Slowly, he shifted until he was back on Holden’s body, pressing his face into Holden’s neck and squeezing his eyes shut. “I’m sorry. I didn’t mean it to come out like that. As if— as if I don’t—” he swallowed, trying again. “What I mean is that I didn’t mean to make it sound as if you’re not— I mean I trust you completely, Holden, I trust that—” He turned his face into the cushions. “God damn it.”

“Sean, it’s fine. I get it. I didn’t exactly spend three years making you feel comfortable about our relationship, and now you’re going back into the football season and it’s perfectly understandable that you’re feeling this way.”

“No, it’s nothing like—”

“Sean, I promise you it’s okay.” Holden shifted, making him move so that Holden was now was gazing down at him. Still, he didn’t bring his face from the cushions, didn’t turn to make eye contact.

“You know I wouldn’t say it if it wasn’t true, right?”

He nodded without looking, feeling his face getting warmer by the minute.

Holden didn’t say anything for a moment. Then he relaxed against the cushions and gently ran his fingers through his hair. “My feelings aren’t hurt,” he said kindly. “I know what I put you through and I know it’s not going to go away overnight. So don’t beat yourself up just because you have residual anger over it.”

“I don’t have—” but he stopped.

And then he was cringing so hard he couldn’t breathe, because Holden hadn't interrupted. He had simply stopped himself.

“You still might,” Holden countered gently, matter-of-factly.

He tightened his grip on Holden’s T-shirt, enduring another hard flush, while Holden cupped his face, bent and planted a soft kiss on his cheekbone, beneath his eye.

“Sean, it’s totally okay that you feel this way,” he said softly. “If anyone needs to be doing any apologizing, it’s me for not acknowledging what I was putting you through.

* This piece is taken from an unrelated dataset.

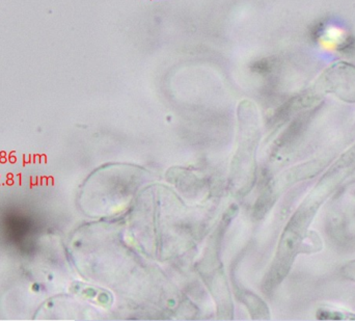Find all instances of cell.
<instances>
[{"instance_id":"1","label":"cell","mask_w":355,"mask_h":321,"mask_svg":"<svg viewBox=\"0 0 355 321\" xmlns=\"http://www.w3.org/2000/svg\"><path fill=\"white\" fill-rule=\"evenodd\" d=\"M341 181L343 176L339 173H327L296 210L282 234L277 255L264 281L265 293H272L283 282L298 254L306 253L308 250H311V253L320 251L322 248L320 239L310 231V226L320 206Z\"/></svg>"},{"instance_id":"2","label":"cell","mask_w":355,"mask_h":321,"mask_svg":"<svg viewBox=\"0 0 355 321\" xmlns=\"http://www.w3.org/2000/svg\"><path fill=\"white\" fill-rule=\"evenodd\" d=\"M320 87L344 101L355 102V67L345 62L334 64L321 77Z\"/></svg>"},{"instance_id":"4","label":"cell","mask_w":355,"mask_h":321,"mask_svg":"<svg viewBox=\"0 0 355 321\" xmlns=\"http://www.w3.org/2000/svg\"><path fill=\"white\" fill-rule=\"evenodd\" d=\"M342 276L355 283V260L348 262L341 270Z\"/></svg>"},{"instance_id":"3","label":"cell","mask_w":355,"mask_h":321,"mask_svg":"<svg viewBox=\"0 0 355 321\" xmlns=\"http://www.w3.org/2000/svg\"><path fill=\"white\" fill-rule=\"evenodd\" d=\"M316 318L319 320L355 321V314L329 307L319 308L316 312Z\"/></svg>"}]
</instances>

Sean, I knew you were different the first time we sat down together, but I was too caught up in my own bullshit to care.”

“Holden, I’m sorry,” he said with finality. “I don’t know what’s wrong with me, but this isn’t how I feel. I’m good. We’re good. You believe me, right?”

“Of course, Sean, always.”

They both were quiet.

“All right, look,” he murmured. “How ‘bout you tell me something about me you’re not cool with. I think that’d make me feel better.”

Holden started to laugh. “That’s not how it works.”

“Please just do it.”

He felt Holden smiling against his temple. There was a pause. Then, roughly, hesitantly, Holden said into his ear, “You make me think too much, Sean Jackson.”

He stilled. But before he could ask what him to elaborate, Holden laughed. “And no,” Holden said. “That’s not in response to your question.”